Stored items
☆ ☆ ☆ ☆

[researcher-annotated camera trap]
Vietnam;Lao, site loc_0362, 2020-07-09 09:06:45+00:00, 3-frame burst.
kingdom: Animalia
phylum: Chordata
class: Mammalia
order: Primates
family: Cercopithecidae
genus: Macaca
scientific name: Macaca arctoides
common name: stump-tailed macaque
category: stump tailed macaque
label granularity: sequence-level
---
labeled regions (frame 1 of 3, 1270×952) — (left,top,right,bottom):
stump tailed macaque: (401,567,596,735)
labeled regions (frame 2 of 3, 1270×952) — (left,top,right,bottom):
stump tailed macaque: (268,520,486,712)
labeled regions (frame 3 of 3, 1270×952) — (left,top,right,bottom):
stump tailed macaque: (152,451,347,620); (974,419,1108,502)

☆ ☆ ☆ ☆

Directions: Transcribe all of the data exactly, leaving no line out.

Your response:
[researcher-annotated camera trap]
Vietnam;Lao, site loc_0362, 2020-07-09 09:06:45+00:00, 3-frame burst.
kingdom: Animalia
phylum: Chordata
class: Mammalia
order: Primates
family: Cercopithecidae
genus: Macaca
scientific name: Macaca arctoides
common name: stump-tailed macaque
category: stump tailed macaque
label granularity: sequence-level
---
labeled regions (frame 1 of 3, 1270×952) — (left,top,right,bottom):
stump tailed macaque: (401,567,596,735)
labeled regions (frame 2 of 3, 1270×952) — (left,top,right,bottom):
stump tailed macaque: (268,520,486,712)
labeled regions (frame 3 of 3, 1270×952) — (left,top,right,bottom):
stump tailed macaque: (152,451,347,620); (974,419,1108,502)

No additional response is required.